EPA says CFAC cleanup will protect water supply
Officials from the Environmental Protection Agency met via Zoom last week with the Columbia Falls City Council to give an update on where the agency is with its end of the Columbia Falls Aluminum Co. Superfund cleanup plan.
CFAC in 2021 released a remedial investigation and feasibility study that suggested a cleanup plan that would consolidate and contain waste at the plant through the use of a “slurry wall” that would contain waste leaking out of old landfills, dumps and ponds. That plan has a price tag of about $57 million.
Since then, progress has languished, as the EPA hadn’t hired a contractor to examine CFAC’s investigation and devise the agency’s final proposed action for cleanup.
“Our goal is to have a contract in place (in March),” outgoing project manager Ken Champagne said.

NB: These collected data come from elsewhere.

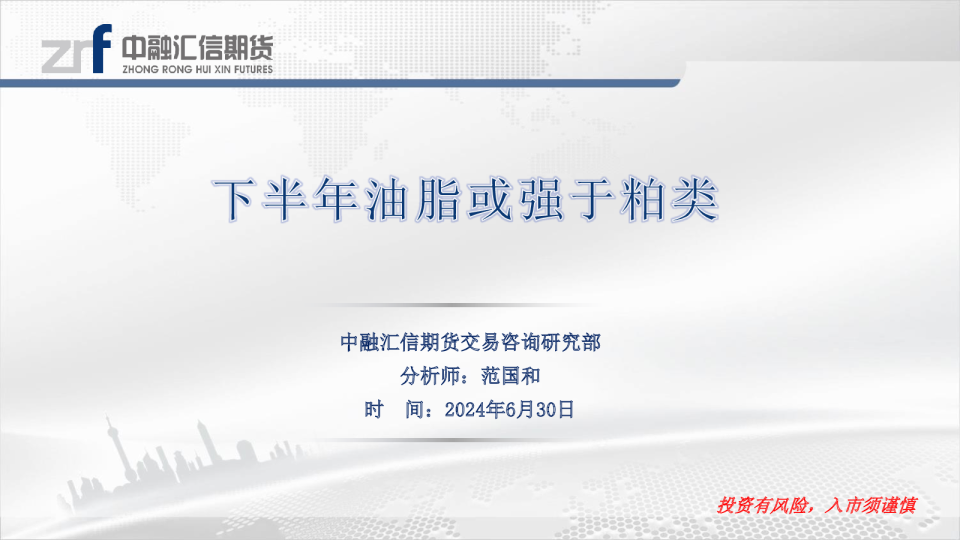 zrf 中融汇信期货
ZHONG RONG HUI XIN FUTURES

下半年油脂或强于粕类

中融汇信期货交易咨询研究部
分析师：范国和
时　间：2024年6月30日

投资有风险，入市须谨慎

The EPA named a new project manager — Amanda Bartley — who will take over the oversight of the project.
The proposed action should be completed later this year and will then go out for public comment.
“We will ensure the alternative will protect the city’s drinking water,” Bartlett said.
But city leaders have already expressed displeasure with the feasibility study, because it leaves contaminants like fluoride and cyanide onsite, but simply contains them behind the wall. They want the waste hauled away to an approved landfill.
The feasibility study rejected that option, saying it was not only far more expensive, but could potentially release contaminants in town, as the soils could fall off trucks en route to a landfill.
Councilman Mike Shepard also openly wondered why more testing of soils wasn’t done outside of the footprint of the plant.
He was concerned about carbon waste from the plant, which was buried onsite, but often blew in the wind across town when the plant was operational.
EPA officials said some testing was done offsite.
“We don’t have any information that offsite testing is needed,” Champagne said. But officials added that they would be willing to investigate it further.
The cleanup plan should see a record of decision next year, which, in short, finalizes the cleanup plan.
It will then take about another six years to design and implement an actual cleanup.
It’s already taken a long time to get to this point. The site was place on the Superfund National Priorities List in 2016.
CFAC isn’t the only responsible party when it comes to paying for cleanup, either.
Last summer, Missoula District Court Judge Donald Molloy ruled that the Atlantic Richfield Co., the former plant owner, is responsible for 35% of future cleanup costs and about $4.3 million in costs CFAC has spent to date.